==== Dataset entries

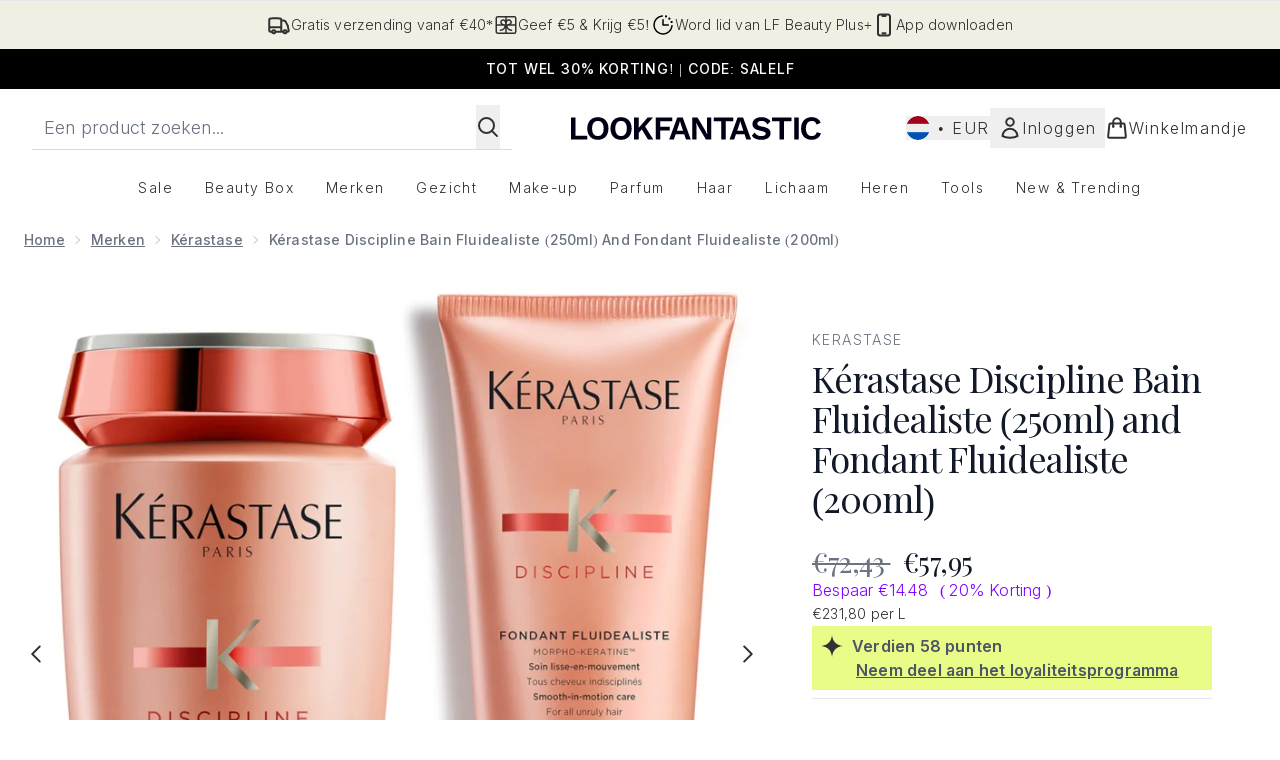

--- FILE ---
content_type: text/html
request_url: https://www.lookfantastic.nl/fragments/productGalleryFragment?masterSku=10951827
body_size: -1879
content:
<figure class="carouselImages min-w-full"> <picture> <source srcset="https://www.lookfantastic.nl/images?url=https://static.thcdn.com/productimg/original/10951827-1545266780935444.jpg&format=webp&auto=avif&width=472&height=472&fit=cover 1x, https://www.lookfantastic.nl/images?url=https://static.thcdn.com/productimg/original/10951827-1545266780935444.jpg&format=webp&auto=avif&width=472&height=472&fit=cover&dpr=2 2x" media="(max-width: 430px)"><source srcset="https://www.lookfantastic.nl/images?url=https://static.thcdn.com/productimg/original/10951827-1545266780935444.jpg&format=webp&auto=avif&width=700&height=700&fit=cover 1x, https://www.lookfantastic.nl/images?url=https://static.thcdn.com/productimg/original/10951827-1545266780935444.jpg&format=webp&auto=avif&width=700&height=700&fit=cover&dpr=2 2x" media="(max-width: 640px)"><source srcset="https://www.lookfantastic.nl/images?url=https://static.thcdn.com/productimg/original/10951827-1545266780935444.jpg&format=webp&auto=avif&width=800&height=800&fit=cover 1x, https://www.lookfantastic.nl/images?url=https://static.thcdn.com/productimg/original/10951827-1545266780935444.jpg&format=webp&auto=avif&width=800&height=800&fit=cover&dpr=2 2x" media="(max-width: 768px)"><source srcset="https://www.lookfantastic.nl/images?url=https://static.thcdn.com/productimg/original/10951827-1545266780935444.jpg&format=webp&auto=avif&width=650&height=650&fit=cover 1x, https://www.lookfantastic.nl/images?url=https://static.thcdn.com/productimg/original/10951827-1545266780935444.jpg&format=webp&auto=avif&width=650&height=650&fit=cover&dpr=2 2x" media="(max-width: 1024px)"><source srcset="https://www.lookfantastic.nl/images?url=https://static.thcdn.com/productimg/original/10951827-1545266780935444.jpg&format=webp&auto=avif&width=820&height=820&fit=cover 1x, https://www.lookfantastic.nl/images?url=https://static.thcdn.com/productimg/original/10951827-1545266780935444.jpg&format=webp&auto=avif&width=820&height=820&fit=cover&dpr=2 2x" media="(max-width: 1366px)">  <img src="https://www.lookfantastic.nl/images?url=https://static.thcdn.com/productimg/original/10951827-1545266780935444.jpg&format=webp&auto=avif&width=1200&height=1200&fit=cover" srcset="https://www.lookfantastic.nl/images?url=https://static.thcdn.com/productimg/original/10951827-1545266780935444.jpg&format=webp&auto=avif&width=1200&height=1200&fit=cover 1x, https://www.lookfantastic.nl/images?url=https://static.thcdn.com/productimg/original/10951827-1545266780935444.jpg&format=webp&auto=avif&width=1200&height=1200&fit=cover&dpr=2 2x" alt="Kérastase Discipline Bain Fluidealiste (250ml) and Fondant Fluidealiste (200ml) Afbeelding 2" loading="eager" width="1200" height="1200" class="snap-center h-full object-cover mx-auto" decoding="auto" fetchpriority="auto">  </picture>    </figure><figure class="carouselImages min-w-full"> <picture> <source srcset="https://www.lookfantastic.nl/images?url=https://static.thcdn.com/productimg/original/10951827-1125266780957485.jpg&format=webp&auto=avif&width=472&height=472&fit=cover 1x, https://www.lookfantastic.nl/images?url=https://static.thcdn.com/productimg/original/10951827-1125266780957485.jpg&format=webp&auto=avif&width=472&height=472&fit=cover&dpr=2 2x" media="(max-width: 430px)"><source srcset="https://www.lookfantastic.nl/images?url=https://static.thcdn.com/productimg/original/10951827-1125266780957485.jpg&format=webp&auto=avif&width=700&height=700&fit=cover 1x, https://www.lookfantastic.nl/images?url=https://static.thcdn.com/productimg/original/10951827-1125266780957485.jpg&format=webp&auto=avif&width=700&height=700&fit=cover&dpr=2 2x" media="(max-width: 640px)"><source srcset="https://www.lookfantastic.nl/images?url=https://static.thcdn.com/productimg/original/10951827-1125266780957485.jpg&format=webp&auto=avif&width=800&height=800&fit=cover 1x, https://www.lookfantastic.nl/images?url=https://static.thcdn.com/productimg/original/10951827-1125266780957485.jpg&format=webp&auto=avif&width=800&height=800&fit=cover&dpr=2 2x" media="(max-width: 768px)"><source srcset="https://www.lookfantastic.nl/images?url=https://static.thcdn.com/productimg/original/10951827-1125266780957485.jpg&format=webp&auto=avif&width=650&height=650&fit=cover 1x, https://www.lookfantastic.nl/images?url=https://static.thcdn.com/productimg/original/10951827-1125266780957485.jpg&format=webp&auto=avif&width=650&height=650&fit=cover&dpr=2 2x" media="(max-width: 1024px)"><source srcset="https://www.lookfantastic.nl/images?url=https://static.thcdn.com/productimg/original/10951827-1125266780957485.jpg&format=webp&auto=avif&width=820&height=820&fit=cover 1x, https://www.lookfantastic.nl/images?url=https://static.thcdn.com/productimg/original/10951827-1125266780957485.jpg&format=webp&auto=avif&width=820&height=820&fit=cover&dpr=2 2x" media="(max-width: 1366px)">  <img src="https://www.lookfantastic.nl/images?url=https://static.thcdn.com/productimg/original/10951827-1125266780957485.jpg&format=webp&auto=avif&width=1200&height=1200&fit=cover" srcset="https://www.lookfantastic.nl/images?url=https://static.thcdn.com/productimg/original/10951827-1125266780957485.jpg&format=webp&auto=avif&width=1200&height=1200&fit=cover 1x, https://www.lookfantastic.nl/images?url=https://static.thcdn.com/productimg/original/10951827-1125266780957485.jpg&format=webp&auto=avif&width=1200&height=1200&fit=cover&dpr=2 2x" alt="Kérastase Discipline Bain Fluidealiste (250ml) and Fondant Fluidealiste (200ml) Afbeelding 3" loading="eager" width="1200" height="1200" class="snap-center h-full object-cover mx-auto" decoding="auto" fetchpriority="auto">  </picture>    </figure>

--- FILE ---
content_type: text/html
request_url: https://www.lookfantastic.nl/fragments/productThumbnailFragment?masterSku=10951827
body_size: -2019
content:
<li class="mr-6"><button class="product-thumbnail" aria-label="Afbeelding openen  2 (Kérastase Discipline Bain Fluidealiste (250ml) and Fondant Fluidealiste (200ml))"><figure class="pointer-events-none thumbnail-image aspect-square"> <picture>   <img src="https://www.lookfantastic.nl/images?url=https://static.thcdn.com/productimg/original/10951827-1545266780935444.jpg&format=webp&auto=avif&width=100&height=100&fit=cover" alt="Kérastase Discipline Bain Fluidealiste (250ml) and Fondant Fluidealiste (200ml) Afbeelding 2" loading="lazy" width="100" height="100" class="max-w-none cursor-pointer  object-cover mx-auto" decoding="auto" fetchpriority="low">  </picture>    </figure></button></li><li class="mr-6"><button class="product-thumbnail" aria-label="Afbeelding openen  3 (Kérastase Discipline Bain Fluidealiste (250ml) and Fondant Fluidealiste (200ml))"><figure class="pointer-events-none thumbnail-image aspect-square"> <picture>   <img src="https://www.lookfantastic.nl/images?url=https://static.thcdn.com/productimg/original/10951827-1125266780957485.jpg&format=webp&auto=avif&width=100&height=100&fit=cover" alt="Kérastase Discipline Bain Fluidealiste (250ml) and Fondant Fluidealiste (200ml) Afbeelding 3" loading="lazy" width="100" height="100" class="max-w-none cursor-pointer  object-cover mx-auto" decoding="auto" fetchpriority="low">  </picture>    </figure></button></li>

========

Task objective. State the number of lines in the records that contain the string "fragments". Nothing else is needed.

Expected output. 2